Document text:
▶

The emergency motion was brought by the Electronic Frontier Foundation. The Justice Department said it was going to begin clearing records today that were more than five-years-old, The Recorder said.

The Foreign Intelligence Surveillance Act previously ruled that governmental lawyers were under no obligation to hold telephone metadata beyond the current five-year limit. The FISA court reasoned: "The government can be sanctioned for destruction of evidence only if it is established that it had an obligation to preserve it at the time it was destroyed, that the records were destroyed 'with a culpable state of mind,' and the destroyed evidence was relevant to the party's claim or defense," according to a report in Computer World.

Court Rejects Holding Phone Records as Evidence in Privacy Civil Suits

The Foreign Intelligence Surveillance Court rejected the request of governmental lawyers to hold telephone metadata beyond the current five-year limit, Computer World reports. The Department of Justice had reasoned the evidence would need to be preserved for privacy civil lawsuits challenging the constitutionality of the surveillance of phone calls. The court reasoned: "The government can be sanctioned for destruction of evidence only if it is established that it had an obligation to preserve it at the time it was destroyed, that the records were destroyed 'with a culpable state of mind,' and the destroyed evidence was relevant to the party's claim or defense," Computer World also reports.

◀

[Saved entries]
▶

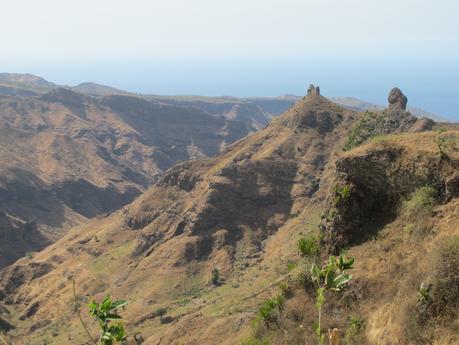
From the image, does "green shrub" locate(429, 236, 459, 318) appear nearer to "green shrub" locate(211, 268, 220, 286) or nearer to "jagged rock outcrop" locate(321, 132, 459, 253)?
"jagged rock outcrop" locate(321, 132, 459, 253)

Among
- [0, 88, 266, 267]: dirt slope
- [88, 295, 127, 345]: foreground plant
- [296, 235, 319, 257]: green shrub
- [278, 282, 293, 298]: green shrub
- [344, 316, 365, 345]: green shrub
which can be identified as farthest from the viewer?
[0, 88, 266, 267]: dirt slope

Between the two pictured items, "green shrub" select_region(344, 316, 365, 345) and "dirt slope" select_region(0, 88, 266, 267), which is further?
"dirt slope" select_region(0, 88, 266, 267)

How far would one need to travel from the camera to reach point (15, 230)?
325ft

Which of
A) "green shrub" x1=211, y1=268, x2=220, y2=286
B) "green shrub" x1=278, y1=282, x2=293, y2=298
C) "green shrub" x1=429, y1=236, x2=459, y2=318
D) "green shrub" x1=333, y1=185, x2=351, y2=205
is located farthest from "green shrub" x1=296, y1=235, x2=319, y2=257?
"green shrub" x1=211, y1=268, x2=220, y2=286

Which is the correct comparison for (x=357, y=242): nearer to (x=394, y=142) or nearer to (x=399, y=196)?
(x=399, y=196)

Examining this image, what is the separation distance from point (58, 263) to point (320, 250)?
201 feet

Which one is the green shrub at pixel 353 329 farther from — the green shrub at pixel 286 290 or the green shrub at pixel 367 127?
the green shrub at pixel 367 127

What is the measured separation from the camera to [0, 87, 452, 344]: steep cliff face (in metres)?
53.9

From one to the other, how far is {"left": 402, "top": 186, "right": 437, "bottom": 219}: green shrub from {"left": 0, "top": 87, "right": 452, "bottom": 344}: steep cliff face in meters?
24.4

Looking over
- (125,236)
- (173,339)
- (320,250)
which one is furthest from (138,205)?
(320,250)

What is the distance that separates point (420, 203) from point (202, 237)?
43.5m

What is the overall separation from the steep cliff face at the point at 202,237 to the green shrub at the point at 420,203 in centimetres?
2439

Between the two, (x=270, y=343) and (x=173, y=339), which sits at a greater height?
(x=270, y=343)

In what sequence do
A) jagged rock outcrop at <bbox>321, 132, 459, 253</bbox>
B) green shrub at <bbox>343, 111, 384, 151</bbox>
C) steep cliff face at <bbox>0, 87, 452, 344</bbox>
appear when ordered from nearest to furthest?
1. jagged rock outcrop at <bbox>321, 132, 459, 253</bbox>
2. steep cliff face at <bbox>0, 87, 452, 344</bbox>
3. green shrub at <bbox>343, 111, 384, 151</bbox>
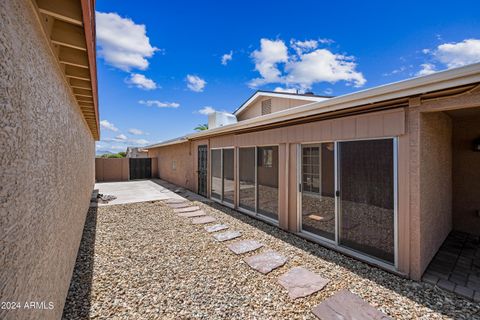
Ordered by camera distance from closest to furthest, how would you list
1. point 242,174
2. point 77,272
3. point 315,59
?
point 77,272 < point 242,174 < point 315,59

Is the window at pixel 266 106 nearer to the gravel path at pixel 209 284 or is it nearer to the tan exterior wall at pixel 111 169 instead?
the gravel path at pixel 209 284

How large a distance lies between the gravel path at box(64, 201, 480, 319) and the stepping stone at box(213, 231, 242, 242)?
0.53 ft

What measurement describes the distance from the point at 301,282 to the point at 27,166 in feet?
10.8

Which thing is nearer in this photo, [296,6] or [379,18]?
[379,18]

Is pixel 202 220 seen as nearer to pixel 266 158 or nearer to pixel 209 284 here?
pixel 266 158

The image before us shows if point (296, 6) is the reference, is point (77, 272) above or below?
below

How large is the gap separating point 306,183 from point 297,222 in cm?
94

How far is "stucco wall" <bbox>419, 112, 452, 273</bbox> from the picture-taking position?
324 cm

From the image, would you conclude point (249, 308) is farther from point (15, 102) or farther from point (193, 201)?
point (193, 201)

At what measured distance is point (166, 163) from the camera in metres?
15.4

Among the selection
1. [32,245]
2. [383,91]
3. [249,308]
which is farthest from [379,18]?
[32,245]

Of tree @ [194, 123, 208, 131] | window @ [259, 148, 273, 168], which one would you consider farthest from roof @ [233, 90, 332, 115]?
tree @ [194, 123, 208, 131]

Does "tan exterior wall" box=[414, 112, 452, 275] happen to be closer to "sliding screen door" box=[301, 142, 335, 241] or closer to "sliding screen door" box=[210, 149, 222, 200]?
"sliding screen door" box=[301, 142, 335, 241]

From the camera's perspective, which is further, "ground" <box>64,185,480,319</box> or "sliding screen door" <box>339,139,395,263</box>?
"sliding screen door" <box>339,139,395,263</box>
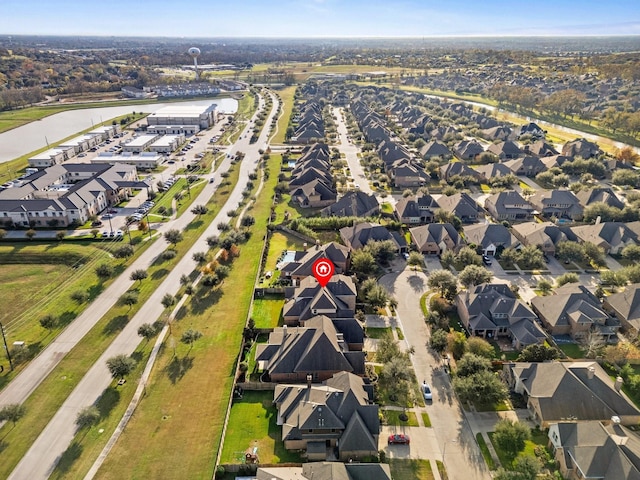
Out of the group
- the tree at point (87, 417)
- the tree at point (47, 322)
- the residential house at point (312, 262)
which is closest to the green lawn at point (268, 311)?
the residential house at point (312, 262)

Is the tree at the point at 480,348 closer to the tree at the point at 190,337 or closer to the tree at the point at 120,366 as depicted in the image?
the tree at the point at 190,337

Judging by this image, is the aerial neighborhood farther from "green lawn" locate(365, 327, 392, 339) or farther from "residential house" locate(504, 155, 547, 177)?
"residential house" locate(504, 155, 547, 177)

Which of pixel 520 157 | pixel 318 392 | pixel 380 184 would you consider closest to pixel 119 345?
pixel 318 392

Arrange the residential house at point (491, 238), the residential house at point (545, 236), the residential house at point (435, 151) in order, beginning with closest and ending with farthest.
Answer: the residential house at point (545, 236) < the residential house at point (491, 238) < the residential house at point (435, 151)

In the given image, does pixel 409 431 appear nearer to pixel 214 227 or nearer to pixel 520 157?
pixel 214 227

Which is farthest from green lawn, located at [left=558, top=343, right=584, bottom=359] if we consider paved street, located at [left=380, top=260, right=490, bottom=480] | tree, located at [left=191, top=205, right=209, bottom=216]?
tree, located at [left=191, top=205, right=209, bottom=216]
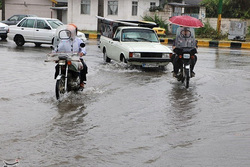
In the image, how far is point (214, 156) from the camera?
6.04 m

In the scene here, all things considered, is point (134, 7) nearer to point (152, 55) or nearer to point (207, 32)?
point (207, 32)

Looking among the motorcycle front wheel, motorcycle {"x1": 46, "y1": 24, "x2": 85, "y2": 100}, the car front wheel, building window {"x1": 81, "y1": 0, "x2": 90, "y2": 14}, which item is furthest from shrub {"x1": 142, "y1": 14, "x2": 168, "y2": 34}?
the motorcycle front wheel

◀

Task instructions:
(a) In the article on phone metadata, who brought the emergency motion?
(b) Please continue the article on phone metadata from its last sentence.
The rows are unrelated to the article on phone metadata.

Answers for this exercise:
(a) The Electronic Frontier Foundation.

(b)
CT Lawmakers Debate Bill Limiting Access to Homicide Photos and 911 Tapes

The Connecticut General Assembly is considering a bill called the "look, listen but don't copy law," which would allow public access to homicide photos and 911 tapes to review them but not necessarily to get copies of them, the Connecticut Post reports. Family members of crime victims could cite an unwarranted invasion on their public privacy to block release of the records, then putting the onus on the public to show that there actually is no invasion, the Post reports.

New York Times v. Sullivan Still Going Strong to Protect Media in the Digital Age

Yesterday was the 50th anniversary of the New York Times v. Sullivan ruling, which led to greater protections for the media from being sued for defamation by public officials and public figures like celebrities, the Associated Press says. The "case applies equally to new media such as Twitter, Facebook and blogs," AP further reports. First Amendment lawyer Bruce W. Sanford told AP that there may be fewer libel cases because the Sullivan rule is widely accepted and because there's a greater opportunity to respond to untruths in the digital world.

Indiana Latest State to Face Court Battle Over Ban on Same-Sex Marriage

The Indianapolis Star reports that four same-sex couples have filed a federal lawsuit to challenge the state's statutory ban on same-sex marriage. The "lawsuit mirrors the challenge in Kentucky that last month prompted a federal judge to order that state to recognize same-sex marriages legally performed elsewhere," The Star further reports.

Indiana's ban on same-sex marriage is statutory, not constitutional. A state constitutional ban is under consideration by the legislature, but that measure won't go to voters until at least 2016.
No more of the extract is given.